• [Extrait cité]:
┄┄┄┄┄┄┄┄┄┄┄┄┄┄┄┄┄┄┄┄

Les PO ont-ils baissé, ainsi que l’affirme le chef de l’État, ou augmenté, ainsi que le suggèrent les ratios publiés par l’Insee ? En la matière, toute la difficulté vient du fait que, même en l’absence de mesures nouvelles prévue sur les PO, ceux-ci évoluent en fonction de la croissance du PIB et de l’élasticité des recettes fiscales au PIB, elle-même fortement dépendante de la croissance de ce même PIB. Autrement dit, même en l’absence de mesures nouvelles adoptées par le Parlement à l’initiative d’Emmanuel Macron, le taux de PO aurait spontanément fluctué, même légèrement.

Sur longue période, les PO « spontanés » tendent à augmenter à la même vitesse que le PIB

Sur longue période, les PO « spontanés » tendent à augmenter à la même vitesse que le PIB. Leur élasticité au PIB est alors égale à 1. En revanche, il arrive fréquemment à court terme que cette élasticité s’éloigne de l’unité. Lorsque l’élasticité au PIB est supérieure à 1 (en général quand la croissance du PIB est forte), les PO augmentent ainsi plus rapidement que le PIB. En 2018 et 2019, Emmanuel Macron a ainsi « profité » du dynamisme anormalement élevé des PO, avec une élasticité de 1,2 générant « spontanément » plusieurs milliards d’euros de recettes fiscales. L’évolution spontanée entre 2017 et 2018 des recettes fiscales nettes (c’est-à-dire hors mesures nouvelles décidées par Emmanuel Macron dans le cadre du PLF 2018, qui fut son premier) a ainsi été supérieure à 16 Md€.

Répondre par « oui » ou « non » à la question posée est donc difficile à plusieurs titres.

┄┄┄┄┄┄┄┄┄┄┄┄┄┄┄┄┄┄┄┄

• [Consigne]: D'après le texte sur les PO, quelle élasticité au PIB a été constatée en 2018 et 2019 ? Vous n'aurez pas besoin des lignes.

• [Lignes de données]:

┄┄┄┄┄┄┄┄┄┄┄┄┄┄┄┄┄┄┄┄

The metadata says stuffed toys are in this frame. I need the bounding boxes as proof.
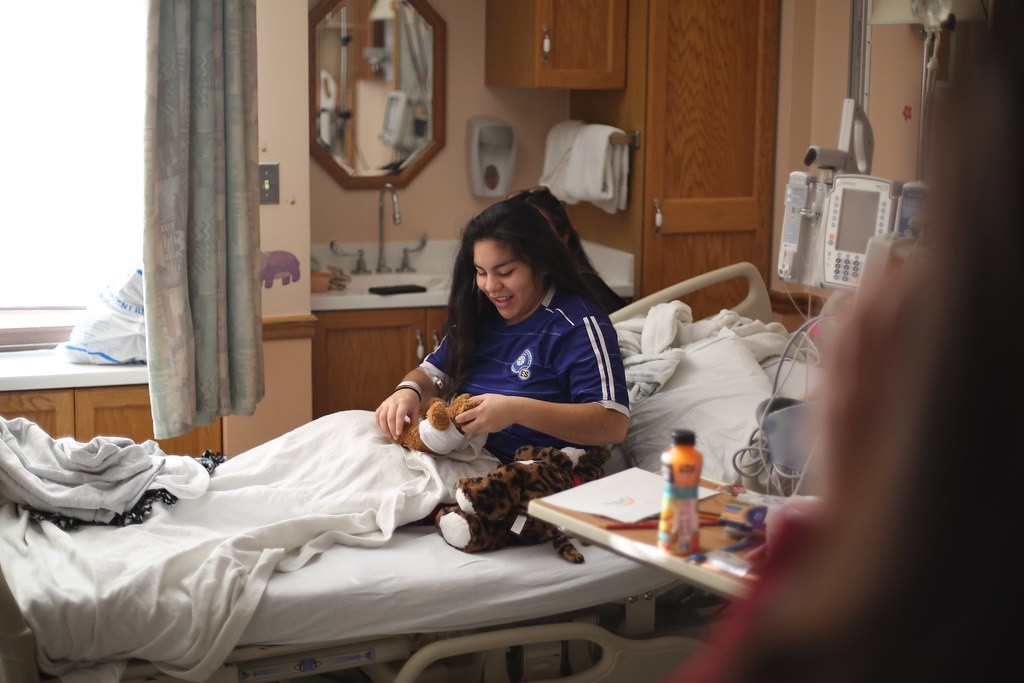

┄┄┄┄┄┄┄┄┄┄┄┄┄┄┄┄┄┄┄┄

• [Réponse]: Une élasticité de 1,2.